Every year, each village or town’s carnival society chooses a figure, who is held to blame for all the problems that have occurred during the previous year. In 2002, when I spent a lot of time going from village to village to look at the different pusts, a very popular figure was Osama bin Laden, but pusts can be an effigy of someone in the village [like a notorious womaniser or gossip], a local firm or state company, or even a concept [like suspicion]. Throughout the carnival period, the pust hangs on its post in shame until Shrove Tuesday when a court case is held to determine its fate. In front of the whole village the pust is put before the judge, where the charges that have been made against it are read out. Just as in a real trial, defence and prosecution lawyers present their cases. All the villages have their own way of carrying out the trial, but a shared feature in all them is the merciless humour and wise-cracks directed at the powers-that-be, and topical issues of the day . The pust is almost always found guilty as charged and is then sentenced to death, whereupon it is taken in a solemn funeral procession, with people dressed up as a priest and funeral mourners, to a funeral pyre to be burnt. Again, the burning of the pust takes many forms – but perhaps the most interesting [and most well-known] burning of the pust happens in Mošćenička Draga, where the pust is tied onto a make shift rocket facing the sea and burnt. With its burning, all of the problems of the previous year go up in smoke.
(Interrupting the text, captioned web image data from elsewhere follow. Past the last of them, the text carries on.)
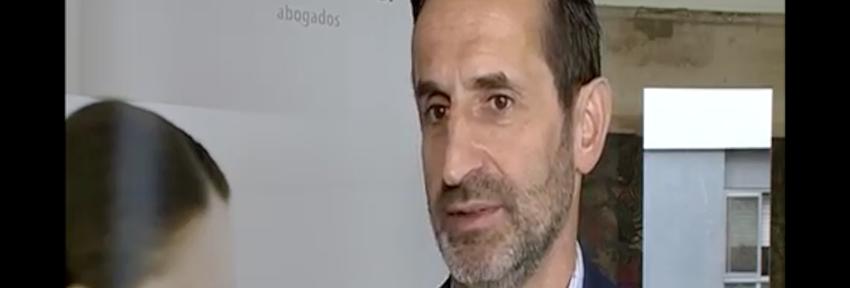 Sportlex en las Noticias RTVCyL: Recurso de Miguel Ángel Peñas ante el TAD.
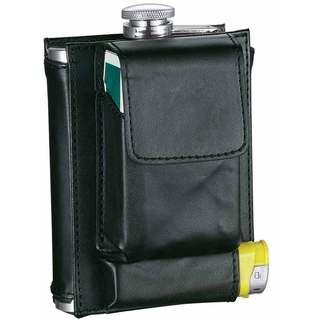 Visol Marsupial Black Combination Liquor Flask - 7 ounces|https://ak1.ostkcdn.com/images/products/10590658/P17664813.jpg?impolicy=medium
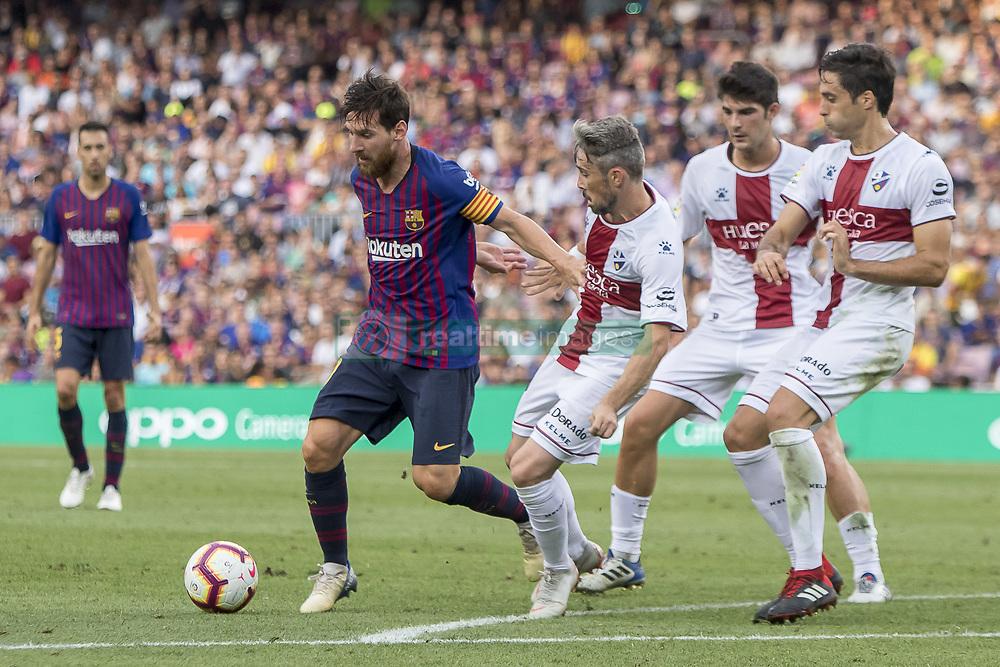 صور مباراة : برشلونة - هويسكا 8-2 ( 02-09-2018 )  20180902-zaa-n230-454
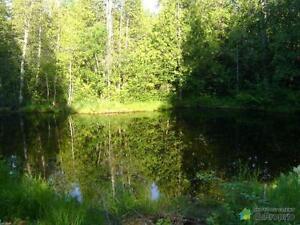 110 000$ - Terrain résidentiel à vendre à Chertsey
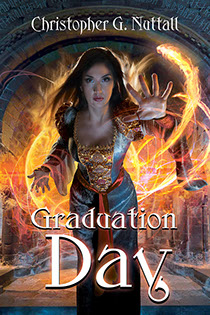 "Book cover illustrated by Brad Fraunfelter for author Christopher G. Nuttall's: ""Graduation Day""."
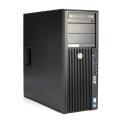 HP Z420 Xeon Quad Core E5-1620 @ 3,6GHz 16GB 500GB Quadro K2000 DVD Workstation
There has been some debate in recent years about the direction the carnival is taking. Some people feel it is becoming too commercial, too geared towards being a tourist attraction and that as a result the traditions that lie behind the carnival are taking second place. When I was speaking to one bell ringer, he told me that he is not happy with coming to the city to parade in the main procession. He said ‘we are not doing this because of the tourists, we are doing this because it is a part of our tradition’. His argument was that bell ringing is carried out in the villages to chase out the winter and to welcome in the spring, and that if people wanted to see this tradition they should come to the villages and not the other way around. The thing about pusts and the burning of the pust is they are one such tradition that cannot be brought into the city.